Le magistrat constatait que les actions de M. Lehrer avaient culminé en octobre 2018 lorsqu’il avait installé des rochers sur la route, en plus d’y creuser une tranchée, d’y planter des poteaux de métal et d’y installer de la machinerie.

Le juge avait reconnu que Jonathan Lehrer s’inquiétait de la circulation trop dense qui endommageait certains édifices historiques sur sa propriété. Mais il lui avait ordonné de cesser son manège et l’avait incité à tenir des rencontres de médiation avec Daniel Langlois pour trouver un modus vivendi.

Le domaine colonial de Jonathan Lehrer est une entreprise importante en Dominique, une ancienne colonie française, puis anglaise, avant de devenir une république.

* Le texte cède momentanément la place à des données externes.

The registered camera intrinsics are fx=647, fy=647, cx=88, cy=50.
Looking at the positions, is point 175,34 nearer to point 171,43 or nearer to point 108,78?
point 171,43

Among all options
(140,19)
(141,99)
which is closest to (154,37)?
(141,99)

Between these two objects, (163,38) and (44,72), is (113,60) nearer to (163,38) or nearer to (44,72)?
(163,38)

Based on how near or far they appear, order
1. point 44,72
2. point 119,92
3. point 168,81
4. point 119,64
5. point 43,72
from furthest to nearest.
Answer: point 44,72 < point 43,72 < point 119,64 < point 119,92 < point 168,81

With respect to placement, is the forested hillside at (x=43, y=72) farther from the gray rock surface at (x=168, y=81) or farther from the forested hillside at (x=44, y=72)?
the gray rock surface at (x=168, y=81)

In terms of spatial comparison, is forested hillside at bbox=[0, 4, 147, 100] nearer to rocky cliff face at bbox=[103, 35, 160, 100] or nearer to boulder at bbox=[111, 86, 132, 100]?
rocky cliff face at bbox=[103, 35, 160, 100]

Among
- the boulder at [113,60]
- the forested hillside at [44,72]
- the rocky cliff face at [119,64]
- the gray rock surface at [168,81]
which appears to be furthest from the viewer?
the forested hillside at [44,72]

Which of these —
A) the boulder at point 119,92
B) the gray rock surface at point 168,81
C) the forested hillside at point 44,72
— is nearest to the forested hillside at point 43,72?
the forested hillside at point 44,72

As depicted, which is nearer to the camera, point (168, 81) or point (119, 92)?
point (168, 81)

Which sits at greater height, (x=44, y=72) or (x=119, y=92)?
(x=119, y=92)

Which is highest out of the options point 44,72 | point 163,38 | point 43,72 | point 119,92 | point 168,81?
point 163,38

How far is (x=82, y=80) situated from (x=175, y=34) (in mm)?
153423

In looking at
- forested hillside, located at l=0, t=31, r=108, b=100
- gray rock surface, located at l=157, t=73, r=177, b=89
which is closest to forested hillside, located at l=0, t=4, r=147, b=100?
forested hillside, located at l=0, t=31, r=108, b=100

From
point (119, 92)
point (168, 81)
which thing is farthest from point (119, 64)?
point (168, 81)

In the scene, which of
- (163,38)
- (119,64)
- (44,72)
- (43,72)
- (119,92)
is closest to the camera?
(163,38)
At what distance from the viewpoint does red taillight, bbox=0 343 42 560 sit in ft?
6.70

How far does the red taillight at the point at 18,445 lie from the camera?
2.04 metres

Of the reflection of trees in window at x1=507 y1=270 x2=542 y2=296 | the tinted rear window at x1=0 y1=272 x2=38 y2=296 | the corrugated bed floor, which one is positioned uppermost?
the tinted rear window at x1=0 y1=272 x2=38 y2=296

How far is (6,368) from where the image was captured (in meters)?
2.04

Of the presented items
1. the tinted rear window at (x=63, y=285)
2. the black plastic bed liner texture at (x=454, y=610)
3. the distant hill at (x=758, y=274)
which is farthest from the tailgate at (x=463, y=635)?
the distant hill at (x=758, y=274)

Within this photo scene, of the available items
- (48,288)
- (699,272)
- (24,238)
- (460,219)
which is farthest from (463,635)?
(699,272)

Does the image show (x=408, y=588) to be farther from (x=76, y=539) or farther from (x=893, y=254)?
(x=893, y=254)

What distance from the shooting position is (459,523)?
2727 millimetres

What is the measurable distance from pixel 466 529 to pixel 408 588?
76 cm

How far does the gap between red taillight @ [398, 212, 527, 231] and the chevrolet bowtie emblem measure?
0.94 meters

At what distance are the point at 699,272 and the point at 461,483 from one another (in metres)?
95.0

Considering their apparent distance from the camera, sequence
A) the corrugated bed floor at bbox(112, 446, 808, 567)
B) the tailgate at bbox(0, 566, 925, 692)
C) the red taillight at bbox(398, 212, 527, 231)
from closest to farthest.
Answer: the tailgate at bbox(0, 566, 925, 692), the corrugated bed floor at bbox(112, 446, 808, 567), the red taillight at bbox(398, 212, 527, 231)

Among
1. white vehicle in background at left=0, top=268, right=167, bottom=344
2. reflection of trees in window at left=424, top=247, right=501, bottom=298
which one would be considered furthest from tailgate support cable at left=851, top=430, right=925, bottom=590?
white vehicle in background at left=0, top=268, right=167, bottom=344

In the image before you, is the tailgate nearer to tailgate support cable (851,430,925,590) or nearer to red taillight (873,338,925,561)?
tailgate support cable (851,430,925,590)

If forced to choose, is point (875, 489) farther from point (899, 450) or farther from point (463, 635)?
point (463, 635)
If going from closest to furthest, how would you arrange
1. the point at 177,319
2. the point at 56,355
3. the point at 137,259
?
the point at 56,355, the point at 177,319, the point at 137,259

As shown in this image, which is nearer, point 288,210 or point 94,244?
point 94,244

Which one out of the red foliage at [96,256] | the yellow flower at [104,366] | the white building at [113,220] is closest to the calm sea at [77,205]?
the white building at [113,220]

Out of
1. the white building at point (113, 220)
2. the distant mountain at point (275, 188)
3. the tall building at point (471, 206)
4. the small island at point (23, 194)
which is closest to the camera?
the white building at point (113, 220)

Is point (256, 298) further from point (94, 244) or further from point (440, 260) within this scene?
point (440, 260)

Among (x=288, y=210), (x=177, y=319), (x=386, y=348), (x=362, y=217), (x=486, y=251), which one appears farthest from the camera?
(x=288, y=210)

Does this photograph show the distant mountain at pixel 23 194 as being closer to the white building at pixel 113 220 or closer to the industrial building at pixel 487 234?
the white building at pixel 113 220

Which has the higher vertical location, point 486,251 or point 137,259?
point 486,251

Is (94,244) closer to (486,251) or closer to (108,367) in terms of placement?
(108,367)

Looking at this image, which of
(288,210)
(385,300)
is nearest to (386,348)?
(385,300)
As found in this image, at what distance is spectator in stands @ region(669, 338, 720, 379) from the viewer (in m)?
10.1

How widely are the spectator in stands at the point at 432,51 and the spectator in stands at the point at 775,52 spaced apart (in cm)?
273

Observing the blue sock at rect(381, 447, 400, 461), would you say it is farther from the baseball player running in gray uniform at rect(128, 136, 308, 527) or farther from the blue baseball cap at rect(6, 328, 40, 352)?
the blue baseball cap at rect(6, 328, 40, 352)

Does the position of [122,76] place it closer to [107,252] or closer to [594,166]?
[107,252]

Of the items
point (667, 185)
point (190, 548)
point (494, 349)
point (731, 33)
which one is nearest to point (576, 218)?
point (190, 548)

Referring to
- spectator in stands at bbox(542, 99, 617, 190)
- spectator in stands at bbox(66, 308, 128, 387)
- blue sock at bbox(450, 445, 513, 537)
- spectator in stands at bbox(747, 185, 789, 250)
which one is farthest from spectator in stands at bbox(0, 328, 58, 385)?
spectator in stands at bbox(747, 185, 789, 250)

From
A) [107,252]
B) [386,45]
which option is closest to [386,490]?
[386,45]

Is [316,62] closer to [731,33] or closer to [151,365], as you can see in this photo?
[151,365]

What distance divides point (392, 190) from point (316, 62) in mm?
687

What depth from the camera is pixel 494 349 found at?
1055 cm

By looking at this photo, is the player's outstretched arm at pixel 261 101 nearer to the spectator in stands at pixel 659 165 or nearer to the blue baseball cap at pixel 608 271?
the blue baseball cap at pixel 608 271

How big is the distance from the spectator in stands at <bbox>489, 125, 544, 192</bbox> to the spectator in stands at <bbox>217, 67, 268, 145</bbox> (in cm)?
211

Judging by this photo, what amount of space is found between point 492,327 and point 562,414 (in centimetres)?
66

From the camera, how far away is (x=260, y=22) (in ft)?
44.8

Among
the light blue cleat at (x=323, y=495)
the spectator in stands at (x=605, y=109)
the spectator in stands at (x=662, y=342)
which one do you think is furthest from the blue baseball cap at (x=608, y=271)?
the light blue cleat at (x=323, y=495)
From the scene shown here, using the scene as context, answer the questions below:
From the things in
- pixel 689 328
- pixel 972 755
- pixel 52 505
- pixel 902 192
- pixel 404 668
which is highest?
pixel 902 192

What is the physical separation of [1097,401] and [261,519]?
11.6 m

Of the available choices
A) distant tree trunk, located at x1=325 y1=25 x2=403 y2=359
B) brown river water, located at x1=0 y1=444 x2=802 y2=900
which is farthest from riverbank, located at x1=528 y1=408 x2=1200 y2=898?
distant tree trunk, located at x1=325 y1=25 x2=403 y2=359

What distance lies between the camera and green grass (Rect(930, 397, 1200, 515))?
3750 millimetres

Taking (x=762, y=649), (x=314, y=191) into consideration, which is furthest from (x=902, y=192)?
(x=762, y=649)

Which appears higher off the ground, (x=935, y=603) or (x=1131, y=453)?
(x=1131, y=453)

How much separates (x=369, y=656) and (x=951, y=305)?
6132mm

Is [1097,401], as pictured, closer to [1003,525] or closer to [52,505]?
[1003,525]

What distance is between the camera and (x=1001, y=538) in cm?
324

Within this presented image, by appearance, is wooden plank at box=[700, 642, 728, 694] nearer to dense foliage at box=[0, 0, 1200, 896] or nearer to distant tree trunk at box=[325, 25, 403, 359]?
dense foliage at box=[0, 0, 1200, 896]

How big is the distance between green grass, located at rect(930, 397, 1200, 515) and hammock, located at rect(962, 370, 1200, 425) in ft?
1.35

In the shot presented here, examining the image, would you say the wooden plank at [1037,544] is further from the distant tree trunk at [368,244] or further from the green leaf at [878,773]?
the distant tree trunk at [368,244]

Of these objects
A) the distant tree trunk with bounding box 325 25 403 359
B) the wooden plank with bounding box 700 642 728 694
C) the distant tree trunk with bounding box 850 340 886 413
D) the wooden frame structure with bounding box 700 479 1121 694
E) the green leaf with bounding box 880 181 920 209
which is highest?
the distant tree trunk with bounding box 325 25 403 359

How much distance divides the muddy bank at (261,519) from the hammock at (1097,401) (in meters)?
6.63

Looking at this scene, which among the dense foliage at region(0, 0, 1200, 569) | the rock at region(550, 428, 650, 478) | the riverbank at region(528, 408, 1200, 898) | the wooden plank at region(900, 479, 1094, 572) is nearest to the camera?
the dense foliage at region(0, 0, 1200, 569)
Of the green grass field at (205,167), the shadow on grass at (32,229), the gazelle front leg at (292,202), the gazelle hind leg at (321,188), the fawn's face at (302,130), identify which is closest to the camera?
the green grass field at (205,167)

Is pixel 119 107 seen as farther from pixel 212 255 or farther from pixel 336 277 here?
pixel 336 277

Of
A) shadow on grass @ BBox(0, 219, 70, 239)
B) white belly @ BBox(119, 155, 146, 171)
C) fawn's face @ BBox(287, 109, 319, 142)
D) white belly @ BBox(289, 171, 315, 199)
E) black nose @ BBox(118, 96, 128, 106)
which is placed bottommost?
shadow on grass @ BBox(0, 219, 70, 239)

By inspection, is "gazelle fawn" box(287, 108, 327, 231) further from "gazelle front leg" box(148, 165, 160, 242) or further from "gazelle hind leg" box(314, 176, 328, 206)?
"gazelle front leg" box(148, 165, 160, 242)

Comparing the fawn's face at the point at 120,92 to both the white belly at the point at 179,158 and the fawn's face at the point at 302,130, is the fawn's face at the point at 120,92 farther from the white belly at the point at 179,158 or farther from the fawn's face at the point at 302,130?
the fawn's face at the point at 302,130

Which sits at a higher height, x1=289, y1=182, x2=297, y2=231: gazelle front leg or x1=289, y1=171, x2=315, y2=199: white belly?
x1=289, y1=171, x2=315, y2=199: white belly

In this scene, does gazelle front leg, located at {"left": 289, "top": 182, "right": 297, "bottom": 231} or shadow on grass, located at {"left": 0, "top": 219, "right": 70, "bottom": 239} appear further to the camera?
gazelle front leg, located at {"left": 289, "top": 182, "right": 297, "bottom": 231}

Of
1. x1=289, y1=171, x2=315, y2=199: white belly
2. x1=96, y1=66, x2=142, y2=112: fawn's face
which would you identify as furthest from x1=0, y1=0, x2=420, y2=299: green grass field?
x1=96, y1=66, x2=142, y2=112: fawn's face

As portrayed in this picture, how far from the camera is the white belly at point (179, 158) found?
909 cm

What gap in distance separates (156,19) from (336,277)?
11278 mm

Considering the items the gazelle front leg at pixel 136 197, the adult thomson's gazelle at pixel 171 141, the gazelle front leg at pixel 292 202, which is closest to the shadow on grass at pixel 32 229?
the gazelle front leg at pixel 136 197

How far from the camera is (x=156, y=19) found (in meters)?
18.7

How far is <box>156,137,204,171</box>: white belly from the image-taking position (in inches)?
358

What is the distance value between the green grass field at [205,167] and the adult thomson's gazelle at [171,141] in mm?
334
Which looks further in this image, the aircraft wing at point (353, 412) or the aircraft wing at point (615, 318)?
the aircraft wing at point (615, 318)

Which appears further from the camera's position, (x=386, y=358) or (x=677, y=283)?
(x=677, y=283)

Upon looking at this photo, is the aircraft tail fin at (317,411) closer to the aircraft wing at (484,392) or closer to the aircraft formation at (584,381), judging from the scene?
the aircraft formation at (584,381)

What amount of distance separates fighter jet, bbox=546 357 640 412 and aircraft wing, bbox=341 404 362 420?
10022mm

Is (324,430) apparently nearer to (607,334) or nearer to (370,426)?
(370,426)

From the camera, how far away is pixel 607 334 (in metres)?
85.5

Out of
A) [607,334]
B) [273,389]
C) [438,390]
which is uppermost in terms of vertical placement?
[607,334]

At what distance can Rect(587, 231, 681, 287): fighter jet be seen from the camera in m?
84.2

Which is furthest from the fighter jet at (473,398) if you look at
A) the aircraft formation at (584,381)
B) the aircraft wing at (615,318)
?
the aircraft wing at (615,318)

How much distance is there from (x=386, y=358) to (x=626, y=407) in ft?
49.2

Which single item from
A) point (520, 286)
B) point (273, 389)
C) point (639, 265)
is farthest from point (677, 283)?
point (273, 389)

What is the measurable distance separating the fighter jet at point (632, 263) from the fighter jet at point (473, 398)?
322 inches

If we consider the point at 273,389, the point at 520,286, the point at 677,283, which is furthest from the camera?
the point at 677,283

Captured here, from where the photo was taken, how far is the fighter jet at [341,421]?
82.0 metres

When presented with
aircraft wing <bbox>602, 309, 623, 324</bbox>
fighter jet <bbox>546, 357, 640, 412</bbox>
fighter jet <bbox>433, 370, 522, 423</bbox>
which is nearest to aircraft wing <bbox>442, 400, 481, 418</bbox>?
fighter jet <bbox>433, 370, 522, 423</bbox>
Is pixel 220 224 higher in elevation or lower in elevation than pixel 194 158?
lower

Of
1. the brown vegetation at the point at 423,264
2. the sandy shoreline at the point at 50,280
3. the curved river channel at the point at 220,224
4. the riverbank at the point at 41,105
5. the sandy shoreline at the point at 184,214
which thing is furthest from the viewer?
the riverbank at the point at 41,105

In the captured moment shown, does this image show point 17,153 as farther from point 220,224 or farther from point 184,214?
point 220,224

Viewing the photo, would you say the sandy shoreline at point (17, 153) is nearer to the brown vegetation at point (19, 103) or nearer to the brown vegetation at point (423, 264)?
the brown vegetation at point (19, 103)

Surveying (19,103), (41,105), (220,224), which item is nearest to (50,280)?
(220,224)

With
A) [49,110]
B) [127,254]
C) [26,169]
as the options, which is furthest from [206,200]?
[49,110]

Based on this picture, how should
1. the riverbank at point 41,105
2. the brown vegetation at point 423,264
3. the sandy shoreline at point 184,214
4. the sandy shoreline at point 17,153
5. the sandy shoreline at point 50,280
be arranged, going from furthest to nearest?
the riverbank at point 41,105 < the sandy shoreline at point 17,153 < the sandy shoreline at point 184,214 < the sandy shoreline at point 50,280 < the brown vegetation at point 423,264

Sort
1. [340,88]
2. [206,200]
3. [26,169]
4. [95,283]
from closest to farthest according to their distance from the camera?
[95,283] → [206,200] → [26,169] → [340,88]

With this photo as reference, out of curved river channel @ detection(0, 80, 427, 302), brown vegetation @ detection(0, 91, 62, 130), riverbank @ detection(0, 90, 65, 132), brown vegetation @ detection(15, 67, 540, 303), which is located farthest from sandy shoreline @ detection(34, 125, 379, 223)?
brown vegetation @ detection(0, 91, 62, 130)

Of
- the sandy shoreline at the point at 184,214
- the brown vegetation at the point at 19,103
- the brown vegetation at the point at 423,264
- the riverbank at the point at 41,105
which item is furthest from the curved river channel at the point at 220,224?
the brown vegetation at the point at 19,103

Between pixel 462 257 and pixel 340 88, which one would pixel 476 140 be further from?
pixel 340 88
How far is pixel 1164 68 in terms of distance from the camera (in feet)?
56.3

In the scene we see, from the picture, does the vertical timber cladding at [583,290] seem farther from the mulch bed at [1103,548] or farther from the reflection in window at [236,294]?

L’endroit est accrédité par le gouvernement dans le cadre du programme d’achat de la citoyenneté par l’investissement : tout individu qui y investit 200 000 $ à travers M. Lehrer pour le développement immobilier, quelle que soit sa nationalité, peut obtenir un passeport et la citoyenneté dominiquaise, sans avoir à résider sur place.

La marchandisation de la citoyenneté est une source de revenus très importante pour l’État de la Dominique, qui compte 72 000 citoyens. Des milliers de personnes en ont fait l’acquisition depuis les années 1990, selon les chiffres officiels.

La Presse a tenté de joindre Jonathan Lehrer par courriel et sur son cellulaire à plusieurs reprises depuis samedi, sans obtenir de réponse.